Thursday, May 7, 2009

Barack Obama destroyer of Mass Media

The coolest hippest most tech-savvy president in the history of our great nation is trying to undermine the free press, and hasten it's demise. Now I'm not talking about what happened during his first press conference when he took questions from Huffington post, and snubbed the New York Times and the Washington Post.

No, what the president has done now is much more subtle and much more dangerous, and what's worse it's masquerading as good government.

You can go to a website,, and find detailed and relatively objective information about how stimulus dollars are being spent. The problem is this website wasn't put together by a group of investigative reporters or even some government watchdog group. It was launched by the Obama administration in the name of open government.

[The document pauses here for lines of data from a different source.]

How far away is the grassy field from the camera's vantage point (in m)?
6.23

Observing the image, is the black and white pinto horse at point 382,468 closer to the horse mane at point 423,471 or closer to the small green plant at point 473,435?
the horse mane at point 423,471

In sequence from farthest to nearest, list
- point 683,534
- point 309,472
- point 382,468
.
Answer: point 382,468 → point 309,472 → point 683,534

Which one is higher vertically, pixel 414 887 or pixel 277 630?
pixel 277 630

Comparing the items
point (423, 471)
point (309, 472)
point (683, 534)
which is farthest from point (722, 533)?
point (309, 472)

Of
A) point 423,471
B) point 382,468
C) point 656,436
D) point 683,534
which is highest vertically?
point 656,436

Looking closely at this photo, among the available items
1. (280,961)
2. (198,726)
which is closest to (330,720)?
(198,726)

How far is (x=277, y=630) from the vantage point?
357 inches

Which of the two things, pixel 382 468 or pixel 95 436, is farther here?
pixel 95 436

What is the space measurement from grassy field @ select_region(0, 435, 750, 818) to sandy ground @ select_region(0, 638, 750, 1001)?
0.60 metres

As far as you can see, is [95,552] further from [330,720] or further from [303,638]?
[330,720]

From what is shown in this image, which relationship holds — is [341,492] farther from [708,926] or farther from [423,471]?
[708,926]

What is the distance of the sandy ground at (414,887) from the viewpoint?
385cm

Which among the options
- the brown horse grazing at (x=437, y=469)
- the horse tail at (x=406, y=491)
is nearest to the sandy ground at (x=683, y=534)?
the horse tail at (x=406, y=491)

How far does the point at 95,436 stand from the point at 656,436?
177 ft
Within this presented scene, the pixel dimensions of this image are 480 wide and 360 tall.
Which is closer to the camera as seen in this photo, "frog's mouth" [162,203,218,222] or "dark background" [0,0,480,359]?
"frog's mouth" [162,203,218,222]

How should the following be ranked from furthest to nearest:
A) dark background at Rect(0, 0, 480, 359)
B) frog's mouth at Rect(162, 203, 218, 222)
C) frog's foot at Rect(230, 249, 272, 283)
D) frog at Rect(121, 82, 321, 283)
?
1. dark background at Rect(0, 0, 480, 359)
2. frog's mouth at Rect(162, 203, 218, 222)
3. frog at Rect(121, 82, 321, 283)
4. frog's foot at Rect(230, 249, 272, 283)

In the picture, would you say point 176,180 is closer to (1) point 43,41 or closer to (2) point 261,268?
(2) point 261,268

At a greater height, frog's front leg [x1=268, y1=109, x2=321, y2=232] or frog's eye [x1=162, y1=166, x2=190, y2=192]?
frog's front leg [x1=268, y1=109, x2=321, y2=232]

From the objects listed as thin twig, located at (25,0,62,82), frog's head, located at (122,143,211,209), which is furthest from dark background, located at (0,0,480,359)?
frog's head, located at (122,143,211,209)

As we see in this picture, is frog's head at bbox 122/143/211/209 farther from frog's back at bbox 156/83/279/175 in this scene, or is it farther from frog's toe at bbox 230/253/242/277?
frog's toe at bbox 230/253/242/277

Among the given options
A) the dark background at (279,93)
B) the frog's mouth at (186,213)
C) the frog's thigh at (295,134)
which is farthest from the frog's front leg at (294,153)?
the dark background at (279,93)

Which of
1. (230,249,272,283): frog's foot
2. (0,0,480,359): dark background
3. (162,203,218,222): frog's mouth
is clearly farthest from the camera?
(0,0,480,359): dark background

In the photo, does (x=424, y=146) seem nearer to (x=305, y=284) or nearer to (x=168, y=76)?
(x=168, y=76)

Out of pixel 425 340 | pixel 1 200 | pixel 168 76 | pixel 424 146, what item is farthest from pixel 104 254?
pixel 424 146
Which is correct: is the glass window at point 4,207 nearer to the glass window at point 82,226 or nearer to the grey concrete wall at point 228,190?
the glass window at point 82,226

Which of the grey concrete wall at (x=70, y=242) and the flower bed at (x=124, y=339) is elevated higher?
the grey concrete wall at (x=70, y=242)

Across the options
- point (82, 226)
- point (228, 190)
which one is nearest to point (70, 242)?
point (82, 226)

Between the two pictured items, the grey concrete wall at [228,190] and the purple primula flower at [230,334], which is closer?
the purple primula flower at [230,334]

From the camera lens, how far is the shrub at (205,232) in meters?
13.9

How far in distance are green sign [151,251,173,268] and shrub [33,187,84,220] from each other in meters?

Now don't get me wrong, I'm glad this administration (at least in its infancy) is more open than the previous one. But I worry that the youth movement that propelled Obama to the White House and continues to adore him, will start to believe that the job of unveiling government information belongs to the government and not to journalists and the media.

And this is very dangerous for the sake of our democracy.

We function because we have a free press that monitors what government is doing. But I'm worried that Ipod generation, of which I am now a member, might start thinking that protecting newspapers and the good journalism they produce is no longer important because 1) everything you need to know is on Twitter and 2) our savior Obama is completely open and honest.

It's one thing to have faith in your government. It's another to actually believe what they are telling you.

Maybe Obama really is the greatest president this side of Abe Lincoln and will continue to run his administration in an open manner, launching new websites airing his own dirty laundry at every opportunity.

But even if he does, there no reason to think the next guy at 1600 Pennsylvania Ave. will do the same, and then, I know I'll miss a good newspaper.